Coombes glanced at Bostic with a frown. “No.”
“I recognize you from the news. Is this part of the Ferryman case?”
“I can’t comment on active investigations.”
“That’s too bad, I love all that true crime stuff.”
He watched Bostic setup his laptop and begin typing on the keyboard. Multiple screens opened up on the limited screen real estate. Bostic hummed quietly to himself, looking at the screen, typing on the keyboard. The keys were made of rubber and made a muted tapping sound rather than a clicking.
“You said you didn’t want the insurance agent present, how come?”
“Well, Coombes, no first name. My company wants to help you catch whoever is responsible for killing our customer. That’s our priority here, not worrying about some lawsuit or bullshit federal investigation.”
The facts, with no sales pitch or careful phrasing. How refreshing.
“John.”
The side of Bostic’s face pulled up in a smile, and there was a small nod, but he didn’t turn from the screen. He was like Sato when she was in the zone on her computer, her headphones on. A minute passed, then another. Coombes looked around the lot. There were close to a hundred cars, mostly mid to low-end. Blackstone’s Tesla was the only wreck he could see. Vehicles that had been totaled would be held for insurance or criminal investigation, then destroyed elsewhere.

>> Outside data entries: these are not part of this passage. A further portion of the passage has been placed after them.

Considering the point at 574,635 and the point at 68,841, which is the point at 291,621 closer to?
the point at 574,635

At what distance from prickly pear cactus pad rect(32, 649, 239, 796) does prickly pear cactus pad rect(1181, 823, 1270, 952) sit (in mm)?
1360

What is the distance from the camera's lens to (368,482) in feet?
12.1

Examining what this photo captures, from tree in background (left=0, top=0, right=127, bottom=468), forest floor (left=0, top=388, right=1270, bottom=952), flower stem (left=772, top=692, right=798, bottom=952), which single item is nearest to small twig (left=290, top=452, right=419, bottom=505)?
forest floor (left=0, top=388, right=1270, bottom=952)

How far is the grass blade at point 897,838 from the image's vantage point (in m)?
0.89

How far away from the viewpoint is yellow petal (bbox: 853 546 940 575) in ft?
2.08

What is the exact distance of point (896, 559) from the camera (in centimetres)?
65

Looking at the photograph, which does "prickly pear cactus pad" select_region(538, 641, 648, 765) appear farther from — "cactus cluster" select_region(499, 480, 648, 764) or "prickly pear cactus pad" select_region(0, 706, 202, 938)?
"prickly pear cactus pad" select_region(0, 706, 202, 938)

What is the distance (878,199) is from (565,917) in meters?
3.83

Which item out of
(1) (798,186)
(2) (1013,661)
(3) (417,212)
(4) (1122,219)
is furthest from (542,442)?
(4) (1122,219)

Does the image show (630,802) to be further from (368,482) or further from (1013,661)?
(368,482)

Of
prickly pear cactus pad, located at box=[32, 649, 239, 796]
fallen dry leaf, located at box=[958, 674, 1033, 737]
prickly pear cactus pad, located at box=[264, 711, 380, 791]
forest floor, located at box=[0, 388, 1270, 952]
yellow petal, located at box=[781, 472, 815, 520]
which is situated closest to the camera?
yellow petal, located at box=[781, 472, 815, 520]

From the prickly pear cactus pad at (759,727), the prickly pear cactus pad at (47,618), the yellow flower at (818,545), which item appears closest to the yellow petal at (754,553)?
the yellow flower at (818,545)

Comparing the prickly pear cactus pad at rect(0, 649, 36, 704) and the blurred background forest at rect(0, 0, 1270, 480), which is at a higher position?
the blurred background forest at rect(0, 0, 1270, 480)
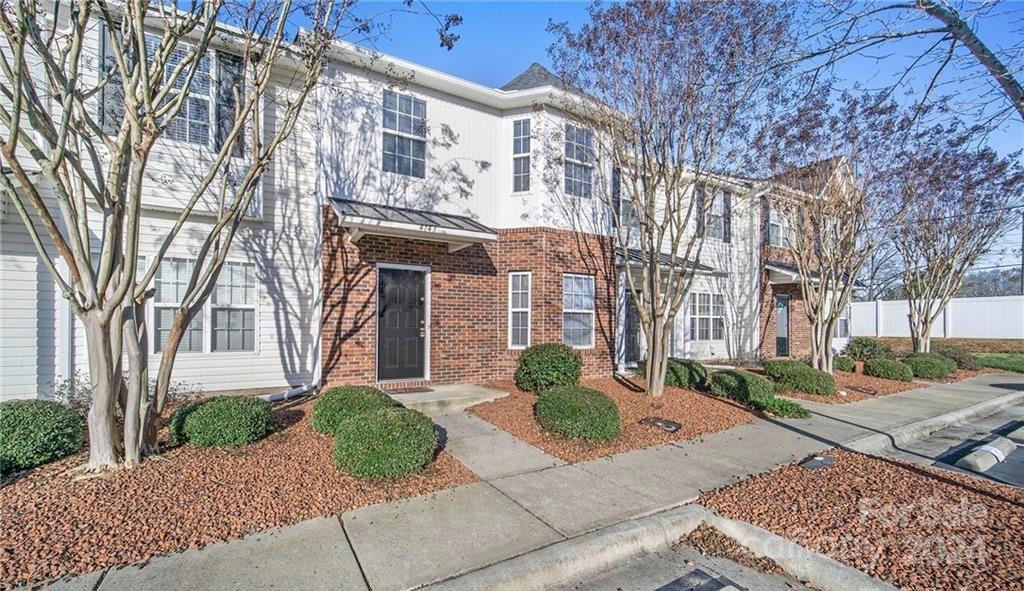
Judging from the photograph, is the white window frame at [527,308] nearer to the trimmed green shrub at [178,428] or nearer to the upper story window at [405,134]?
the upper story window at [405,134]

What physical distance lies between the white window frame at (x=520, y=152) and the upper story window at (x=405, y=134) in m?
1.92

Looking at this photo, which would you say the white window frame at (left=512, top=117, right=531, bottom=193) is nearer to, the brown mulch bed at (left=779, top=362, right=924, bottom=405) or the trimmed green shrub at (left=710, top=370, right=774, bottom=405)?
the trimmed green shrub at (left=710, top=370, right=774, bottom=405)

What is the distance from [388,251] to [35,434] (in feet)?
16.8

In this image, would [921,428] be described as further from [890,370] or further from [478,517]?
[478,517]

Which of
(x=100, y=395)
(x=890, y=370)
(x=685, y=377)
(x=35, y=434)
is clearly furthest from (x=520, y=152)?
(x=890, y=370)

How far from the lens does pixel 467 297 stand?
936 centimetres

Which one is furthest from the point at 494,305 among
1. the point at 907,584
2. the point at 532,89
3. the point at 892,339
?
the point at 892,339

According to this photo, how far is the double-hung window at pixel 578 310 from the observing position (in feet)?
32.4

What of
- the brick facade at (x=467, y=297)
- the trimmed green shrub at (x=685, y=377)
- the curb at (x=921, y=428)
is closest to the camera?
the curb at (x=921, y=428)

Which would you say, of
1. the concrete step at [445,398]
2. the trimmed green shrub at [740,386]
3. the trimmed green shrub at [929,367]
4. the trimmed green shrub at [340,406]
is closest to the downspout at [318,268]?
the concrete step at [445,398]

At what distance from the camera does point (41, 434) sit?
4395 millimetres

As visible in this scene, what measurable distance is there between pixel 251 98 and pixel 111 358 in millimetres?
2829

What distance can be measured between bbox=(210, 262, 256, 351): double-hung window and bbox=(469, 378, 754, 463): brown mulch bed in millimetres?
4295

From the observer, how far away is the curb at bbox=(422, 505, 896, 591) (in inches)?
118
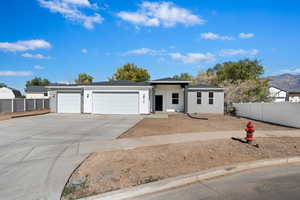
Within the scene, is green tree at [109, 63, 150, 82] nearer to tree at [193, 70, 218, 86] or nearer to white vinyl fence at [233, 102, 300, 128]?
tree at [193, 70, 218, 86]

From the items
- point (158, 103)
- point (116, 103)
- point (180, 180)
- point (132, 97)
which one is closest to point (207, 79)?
point (158, 103)

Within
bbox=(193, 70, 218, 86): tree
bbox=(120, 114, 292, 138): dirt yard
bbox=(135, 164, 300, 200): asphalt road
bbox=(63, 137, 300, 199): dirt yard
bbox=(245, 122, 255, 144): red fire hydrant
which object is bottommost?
bbox=(135, 164, 300, 200): asphalt road

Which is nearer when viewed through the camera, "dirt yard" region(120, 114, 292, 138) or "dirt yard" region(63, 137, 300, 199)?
"dirt yard" region(63, 137, 300, 199)

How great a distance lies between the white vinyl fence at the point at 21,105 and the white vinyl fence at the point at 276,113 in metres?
24.4

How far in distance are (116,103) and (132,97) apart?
1.81 metres

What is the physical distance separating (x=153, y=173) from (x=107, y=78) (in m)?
50.5

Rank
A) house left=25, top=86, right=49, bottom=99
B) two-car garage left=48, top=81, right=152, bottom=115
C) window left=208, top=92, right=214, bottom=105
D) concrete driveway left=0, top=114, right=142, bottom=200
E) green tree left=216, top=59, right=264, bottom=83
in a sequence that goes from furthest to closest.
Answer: house left=25, top=86, right=49, bottom=99, green tree left=216, top=59, right=264, bottom=83, window left=208, top=92, right=214, bottom=105, two-car garage left=48, top=81, right=152, bottom=115, concrete driveway left=0, top=114, right=142, bottom=200

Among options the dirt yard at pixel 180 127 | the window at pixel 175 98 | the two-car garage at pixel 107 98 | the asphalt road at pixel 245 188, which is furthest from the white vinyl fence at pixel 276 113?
the two-car garage at pixel 107 98

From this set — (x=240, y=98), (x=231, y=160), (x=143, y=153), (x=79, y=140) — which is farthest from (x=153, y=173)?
(x=240, y=98)

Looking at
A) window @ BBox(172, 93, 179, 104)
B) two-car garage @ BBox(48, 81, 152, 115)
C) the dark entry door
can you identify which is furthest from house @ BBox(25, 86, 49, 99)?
window @ BBox(172, 93, 179, 104)

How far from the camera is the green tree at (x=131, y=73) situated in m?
45.0

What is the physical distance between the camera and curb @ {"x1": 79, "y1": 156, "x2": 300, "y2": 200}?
340 cm

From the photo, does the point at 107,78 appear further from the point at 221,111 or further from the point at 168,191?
the point at 168,191

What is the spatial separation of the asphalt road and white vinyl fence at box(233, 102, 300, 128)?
8.44 metres
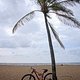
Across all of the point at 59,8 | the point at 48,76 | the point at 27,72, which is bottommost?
the point at 27,72

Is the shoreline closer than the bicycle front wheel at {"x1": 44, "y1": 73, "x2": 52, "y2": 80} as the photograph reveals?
No

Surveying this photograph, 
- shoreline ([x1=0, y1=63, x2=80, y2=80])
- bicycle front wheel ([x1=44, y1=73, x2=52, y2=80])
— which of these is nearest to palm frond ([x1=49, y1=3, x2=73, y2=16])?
bicycle front wheel ([x1=44, y1=73, x2=52, y2=80])

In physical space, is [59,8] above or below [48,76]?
above

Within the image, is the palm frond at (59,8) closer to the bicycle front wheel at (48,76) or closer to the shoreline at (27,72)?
the bicycle front wheel at (48,76)

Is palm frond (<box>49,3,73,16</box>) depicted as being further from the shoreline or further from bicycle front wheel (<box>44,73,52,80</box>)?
the shoreline

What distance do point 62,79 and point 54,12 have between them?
6635 mm

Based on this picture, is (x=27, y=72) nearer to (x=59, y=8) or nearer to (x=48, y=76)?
(x=48, y=76)

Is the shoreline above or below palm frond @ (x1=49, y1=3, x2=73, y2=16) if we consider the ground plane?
below

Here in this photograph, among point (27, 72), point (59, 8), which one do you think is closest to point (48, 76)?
point (59, 8)

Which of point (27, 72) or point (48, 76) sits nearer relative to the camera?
point (48, 76)

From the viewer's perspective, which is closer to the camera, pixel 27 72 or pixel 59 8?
pixel 59 8

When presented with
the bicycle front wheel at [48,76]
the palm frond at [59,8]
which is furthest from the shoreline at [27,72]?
the palm frond at [59,8]

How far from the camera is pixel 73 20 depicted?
21938 millimetres

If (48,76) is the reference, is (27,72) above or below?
below
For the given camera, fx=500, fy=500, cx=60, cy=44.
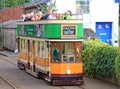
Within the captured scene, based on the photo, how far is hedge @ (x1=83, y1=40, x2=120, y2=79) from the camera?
19456 mm

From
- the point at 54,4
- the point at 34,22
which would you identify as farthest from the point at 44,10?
the point at 34,22

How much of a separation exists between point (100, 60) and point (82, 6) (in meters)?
15.1

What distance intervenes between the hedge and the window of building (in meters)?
12.0

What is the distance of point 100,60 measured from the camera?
2083 cm

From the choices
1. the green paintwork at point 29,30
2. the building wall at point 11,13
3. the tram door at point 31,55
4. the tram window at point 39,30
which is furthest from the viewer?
the building wall at point 11,13

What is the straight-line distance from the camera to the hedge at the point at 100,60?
1946 cm

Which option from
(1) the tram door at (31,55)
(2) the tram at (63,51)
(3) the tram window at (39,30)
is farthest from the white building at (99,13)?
(2) the tram at (63,51)

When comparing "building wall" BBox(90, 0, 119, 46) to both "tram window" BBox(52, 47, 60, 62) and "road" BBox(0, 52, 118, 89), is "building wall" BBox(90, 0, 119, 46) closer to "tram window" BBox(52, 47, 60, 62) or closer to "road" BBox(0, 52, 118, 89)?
"road" BBox(0, 52, 118, 89)

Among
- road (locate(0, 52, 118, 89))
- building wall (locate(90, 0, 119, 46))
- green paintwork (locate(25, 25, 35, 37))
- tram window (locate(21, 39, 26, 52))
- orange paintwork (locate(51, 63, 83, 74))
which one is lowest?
road (locate(0, 52, 118, 89))

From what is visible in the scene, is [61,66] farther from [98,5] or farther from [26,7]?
[26,7]

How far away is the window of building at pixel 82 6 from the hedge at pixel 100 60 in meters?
12.0

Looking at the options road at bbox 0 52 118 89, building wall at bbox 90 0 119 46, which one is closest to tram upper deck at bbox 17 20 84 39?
road at bbox 0 52 118 89

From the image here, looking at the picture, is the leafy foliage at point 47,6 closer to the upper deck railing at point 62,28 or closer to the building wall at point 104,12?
the building wall at point 104,12

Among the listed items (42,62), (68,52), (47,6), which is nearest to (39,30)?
(42,62)
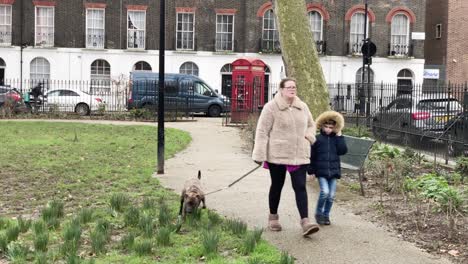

“Holy shit. That’s cold, man.”
“What you got?”
“Looks like someone connected remotely and took control. Changing lanes, accelerating to 122 MPH, then returning control for the last two seconds before impact.”
“That explains the brakes at the end.”
“That’s kind of the problem, Detective. It shouldn’t be possible. Safety systems overrule everything else, and the brakes are like a vice. If you’ve never driven an EV before, you won’t appreciate how quickly they can stop.”
Sounded like he was getting the sales pitch after all.